* Short problem *
Retype exactly the stretch of lines that begins at the line containing "Viewing this photograph, how" and ends at the last line of the data, with no other lines.

◇ ◇ ◇ ◇

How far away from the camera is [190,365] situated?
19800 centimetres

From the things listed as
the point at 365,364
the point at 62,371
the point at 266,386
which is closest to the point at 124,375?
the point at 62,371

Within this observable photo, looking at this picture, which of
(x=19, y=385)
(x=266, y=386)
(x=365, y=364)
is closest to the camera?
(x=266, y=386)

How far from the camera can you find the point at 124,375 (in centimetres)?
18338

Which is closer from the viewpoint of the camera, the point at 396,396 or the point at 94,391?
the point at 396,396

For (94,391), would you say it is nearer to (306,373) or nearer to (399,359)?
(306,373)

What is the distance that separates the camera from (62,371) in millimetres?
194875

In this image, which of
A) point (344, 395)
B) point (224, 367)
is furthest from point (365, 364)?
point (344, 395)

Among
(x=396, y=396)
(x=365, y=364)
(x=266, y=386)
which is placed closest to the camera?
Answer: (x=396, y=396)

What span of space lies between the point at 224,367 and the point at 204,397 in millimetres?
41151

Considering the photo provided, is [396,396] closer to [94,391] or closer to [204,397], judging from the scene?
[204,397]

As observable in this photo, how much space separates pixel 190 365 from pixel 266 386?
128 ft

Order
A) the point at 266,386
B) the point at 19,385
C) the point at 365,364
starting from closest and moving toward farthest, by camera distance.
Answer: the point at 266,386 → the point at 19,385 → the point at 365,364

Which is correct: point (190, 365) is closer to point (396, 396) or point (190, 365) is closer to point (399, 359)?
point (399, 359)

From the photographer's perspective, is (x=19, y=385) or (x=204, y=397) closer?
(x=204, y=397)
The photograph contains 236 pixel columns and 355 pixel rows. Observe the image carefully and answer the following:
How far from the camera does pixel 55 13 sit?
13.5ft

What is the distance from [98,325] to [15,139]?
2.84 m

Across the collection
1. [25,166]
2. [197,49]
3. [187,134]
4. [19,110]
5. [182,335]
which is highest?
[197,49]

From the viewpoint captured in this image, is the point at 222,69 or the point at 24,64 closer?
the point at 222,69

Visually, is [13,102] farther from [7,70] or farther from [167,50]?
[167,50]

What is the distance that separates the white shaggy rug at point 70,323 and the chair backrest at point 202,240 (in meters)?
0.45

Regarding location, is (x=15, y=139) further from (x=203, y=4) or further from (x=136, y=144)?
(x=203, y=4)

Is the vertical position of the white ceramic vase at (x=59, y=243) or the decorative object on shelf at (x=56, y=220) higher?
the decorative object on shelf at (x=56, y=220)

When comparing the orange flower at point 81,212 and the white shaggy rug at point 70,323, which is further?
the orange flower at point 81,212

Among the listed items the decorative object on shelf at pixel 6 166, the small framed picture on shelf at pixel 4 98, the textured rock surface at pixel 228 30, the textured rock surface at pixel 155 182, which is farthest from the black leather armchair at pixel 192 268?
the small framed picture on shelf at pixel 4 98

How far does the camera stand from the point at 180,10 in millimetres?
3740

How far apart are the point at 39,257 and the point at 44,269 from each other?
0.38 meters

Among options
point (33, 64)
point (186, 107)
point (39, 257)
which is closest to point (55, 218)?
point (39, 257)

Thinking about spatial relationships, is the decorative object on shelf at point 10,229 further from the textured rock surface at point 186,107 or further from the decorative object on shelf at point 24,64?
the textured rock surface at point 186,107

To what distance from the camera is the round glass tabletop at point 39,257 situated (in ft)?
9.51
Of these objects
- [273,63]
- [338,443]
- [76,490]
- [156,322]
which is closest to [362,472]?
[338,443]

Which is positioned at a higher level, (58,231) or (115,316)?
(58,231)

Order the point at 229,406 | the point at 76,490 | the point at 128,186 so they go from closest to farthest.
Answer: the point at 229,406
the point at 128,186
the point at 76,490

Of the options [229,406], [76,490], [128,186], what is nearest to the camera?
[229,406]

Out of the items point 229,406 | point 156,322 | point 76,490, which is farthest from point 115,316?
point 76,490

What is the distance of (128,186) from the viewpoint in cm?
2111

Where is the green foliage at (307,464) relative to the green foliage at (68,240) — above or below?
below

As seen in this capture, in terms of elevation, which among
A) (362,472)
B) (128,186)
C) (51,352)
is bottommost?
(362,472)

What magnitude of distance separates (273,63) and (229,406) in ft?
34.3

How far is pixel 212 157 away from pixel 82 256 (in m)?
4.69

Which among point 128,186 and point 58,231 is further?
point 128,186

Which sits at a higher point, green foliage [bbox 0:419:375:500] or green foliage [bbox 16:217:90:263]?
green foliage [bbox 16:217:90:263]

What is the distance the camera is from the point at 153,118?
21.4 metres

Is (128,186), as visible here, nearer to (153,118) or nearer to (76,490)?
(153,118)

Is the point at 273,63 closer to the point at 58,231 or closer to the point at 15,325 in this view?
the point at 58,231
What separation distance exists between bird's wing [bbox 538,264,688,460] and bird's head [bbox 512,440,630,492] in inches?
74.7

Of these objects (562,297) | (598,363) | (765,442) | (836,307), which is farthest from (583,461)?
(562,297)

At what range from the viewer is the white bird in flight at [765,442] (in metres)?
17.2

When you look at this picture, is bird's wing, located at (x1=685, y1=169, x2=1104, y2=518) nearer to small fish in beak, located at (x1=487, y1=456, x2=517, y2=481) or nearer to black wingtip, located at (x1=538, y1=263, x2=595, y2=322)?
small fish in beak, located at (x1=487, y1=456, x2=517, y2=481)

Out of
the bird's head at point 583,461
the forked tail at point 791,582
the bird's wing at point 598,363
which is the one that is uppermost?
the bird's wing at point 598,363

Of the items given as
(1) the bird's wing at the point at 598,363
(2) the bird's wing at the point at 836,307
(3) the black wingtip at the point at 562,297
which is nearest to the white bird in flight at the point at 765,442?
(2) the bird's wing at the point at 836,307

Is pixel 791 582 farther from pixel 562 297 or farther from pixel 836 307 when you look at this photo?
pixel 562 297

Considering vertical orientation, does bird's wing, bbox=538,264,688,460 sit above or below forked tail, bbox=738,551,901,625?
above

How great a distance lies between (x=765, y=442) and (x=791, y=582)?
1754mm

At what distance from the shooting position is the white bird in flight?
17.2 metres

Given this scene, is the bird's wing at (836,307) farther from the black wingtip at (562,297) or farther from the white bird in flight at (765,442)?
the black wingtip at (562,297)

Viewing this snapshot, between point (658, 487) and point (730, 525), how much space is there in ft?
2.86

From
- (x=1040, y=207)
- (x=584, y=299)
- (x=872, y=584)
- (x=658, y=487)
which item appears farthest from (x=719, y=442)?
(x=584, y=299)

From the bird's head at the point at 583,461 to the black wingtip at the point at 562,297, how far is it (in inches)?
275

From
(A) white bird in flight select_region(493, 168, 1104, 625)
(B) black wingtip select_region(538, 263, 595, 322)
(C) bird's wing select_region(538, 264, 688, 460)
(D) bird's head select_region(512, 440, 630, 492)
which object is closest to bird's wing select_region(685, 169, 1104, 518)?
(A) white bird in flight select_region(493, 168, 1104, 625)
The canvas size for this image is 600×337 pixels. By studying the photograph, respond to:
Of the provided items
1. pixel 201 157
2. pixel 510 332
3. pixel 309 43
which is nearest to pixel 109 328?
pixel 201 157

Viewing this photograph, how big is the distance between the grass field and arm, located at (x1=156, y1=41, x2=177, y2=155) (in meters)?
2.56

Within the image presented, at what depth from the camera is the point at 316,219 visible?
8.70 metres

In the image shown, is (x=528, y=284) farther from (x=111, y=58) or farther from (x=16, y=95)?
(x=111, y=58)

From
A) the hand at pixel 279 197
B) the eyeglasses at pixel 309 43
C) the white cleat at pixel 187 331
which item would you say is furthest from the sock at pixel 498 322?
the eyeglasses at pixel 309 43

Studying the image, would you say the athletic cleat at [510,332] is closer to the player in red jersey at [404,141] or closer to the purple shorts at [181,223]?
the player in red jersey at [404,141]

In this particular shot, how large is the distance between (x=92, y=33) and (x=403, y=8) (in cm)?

◇ ◇ ◇ ◇

* Output for this task *
Viewing this photograph, how big is the distance between the grass field and arm, located at (x1=156, y1=41, x2=177, y2=155) (in meters)?
2.56

Within the image presented, at what depth from the camera is the point at 316,219 visible?
8.70 metres

In the image shown, is (x=528, y=284) farther from (x=111, y=58) or farther from (x=16, y=95)?
(x=111, y=58)

From
A) the hand at pixel 279 197
B) the eyeglasses at pixel 309 43
C) the white cleat at pixel 187 331
which item would you say is furthest from the sock at pixel 498 322?
the eyeglasses at pixel 309 43

Studying the image, would you say the athletic cleat at [510,332] is closer to the player in red jersey at [404,141] or closer to the purple shorts at [181,223]?
the player in red jersey at [404,141]

In this particular shot, how large is the distance between (x=92, y=33) and (x=403, y=8) (in cm)?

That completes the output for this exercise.